If you’re looking to go into an IVA, then you’ll need to understand the application process and what happens along the way. In this article we take a step-by-step look at what to expect and what your insolvency practitioner will be taking on board for you.
Step 1: The first step towards entering into an IVA is to seek IVA advice from an independent, regulated insolvency practitioner. Before you attend your initial consultation, you’ll most likely be asked to draft a full list of your income and outgoings. This is a vital part of the process as it will enable your chosen advisor to determine what your disposable income is, since this will be the basis of your monthly repayment should your creditors choose to accept your proposal.
Step 2: At the initial consultation (which is usually free of charge), your advisor will talk you through the application process and start to put your proposal together. Remember this is the ideal opportunity to ask as many questions as you need to, and your advisor will help you to understand what’s involved. Entering into an IVA is an important decision so never feel as though it’s something you need to rush into – it’s best to take your time, ask as many questions as you like and then consider whether it’s the right decision for you. Also ensure that you’re absolutely clear on what the IVA will cost and how much of your monthly repayment will be paid in respect of fees.
Step 3: Once you’ve decided to enter into an IVA then your insolvency practitioner will prepare the application for you.
Step 4: Your IVA proposal will be drafted for presentation to your creditors. It usually takes around 2-3 weeks for your application to reach the point where your creditors are notified of the proposal.
Step 5: A creditors’ meeting will be arranged. All creditors must be given at least 14 days’ notice of the creditors’ meeting and in order for your application to be successful, at least 75% (or more) of your creditors will have to accept your proposal. For this reason, it’s important that your proposal is as realistic as possible. However, there has to be a fine balance. On the one hand, you need to demonstrate you can commit to the proposed monthly repayment and on the other hand, it needs to be sufficient enough for your creditors to accept it.
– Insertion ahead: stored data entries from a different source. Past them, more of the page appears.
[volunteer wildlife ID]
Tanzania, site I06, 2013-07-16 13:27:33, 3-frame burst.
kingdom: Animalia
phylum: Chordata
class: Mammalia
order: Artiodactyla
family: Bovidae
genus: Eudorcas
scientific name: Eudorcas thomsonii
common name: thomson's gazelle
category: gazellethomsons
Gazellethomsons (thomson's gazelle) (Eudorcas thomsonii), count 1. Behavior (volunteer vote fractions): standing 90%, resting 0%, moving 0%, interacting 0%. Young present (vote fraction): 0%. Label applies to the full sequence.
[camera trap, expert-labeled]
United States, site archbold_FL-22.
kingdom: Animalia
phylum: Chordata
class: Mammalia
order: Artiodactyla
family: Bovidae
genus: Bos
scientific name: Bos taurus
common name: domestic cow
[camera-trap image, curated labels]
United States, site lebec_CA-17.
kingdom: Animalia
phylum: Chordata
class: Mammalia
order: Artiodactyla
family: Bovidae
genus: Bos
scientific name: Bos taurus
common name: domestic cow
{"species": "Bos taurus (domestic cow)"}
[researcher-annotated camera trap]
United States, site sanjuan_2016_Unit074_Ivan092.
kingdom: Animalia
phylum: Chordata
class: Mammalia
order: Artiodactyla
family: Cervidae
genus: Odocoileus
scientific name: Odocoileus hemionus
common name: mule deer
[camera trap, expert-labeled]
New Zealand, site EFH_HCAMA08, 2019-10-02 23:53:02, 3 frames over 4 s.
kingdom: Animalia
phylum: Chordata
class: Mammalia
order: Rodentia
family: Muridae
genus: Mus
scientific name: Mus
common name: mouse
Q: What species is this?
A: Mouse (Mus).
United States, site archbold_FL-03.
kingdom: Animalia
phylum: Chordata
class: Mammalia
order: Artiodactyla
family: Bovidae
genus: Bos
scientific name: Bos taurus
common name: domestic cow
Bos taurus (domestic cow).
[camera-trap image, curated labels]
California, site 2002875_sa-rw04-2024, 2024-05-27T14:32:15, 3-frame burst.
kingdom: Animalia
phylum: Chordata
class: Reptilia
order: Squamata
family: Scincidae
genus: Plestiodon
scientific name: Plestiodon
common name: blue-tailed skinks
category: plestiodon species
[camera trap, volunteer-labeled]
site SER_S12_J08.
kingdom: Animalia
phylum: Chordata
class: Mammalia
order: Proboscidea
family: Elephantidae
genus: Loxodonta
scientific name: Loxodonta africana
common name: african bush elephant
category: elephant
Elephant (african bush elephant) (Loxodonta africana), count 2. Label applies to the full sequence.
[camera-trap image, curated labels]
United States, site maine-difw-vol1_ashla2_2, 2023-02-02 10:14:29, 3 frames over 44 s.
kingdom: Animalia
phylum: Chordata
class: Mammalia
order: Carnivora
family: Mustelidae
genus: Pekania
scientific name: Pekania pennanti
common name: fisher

If they don’t, then you might have to consider other debt management solutions, such as bankruptcy. That said, you should bear in mind that most creditors would prefer to get something back, rather than nothing at all, so don’t be deterred by this part of the process. Your insolvency practitioner will also be able to guide you and give you more bespoke advice according to your personal circumstances.
Step 6: If your proposal is accepted then all creditors will be legally bound by the IVA and you simply need to maintain your monthly repayments.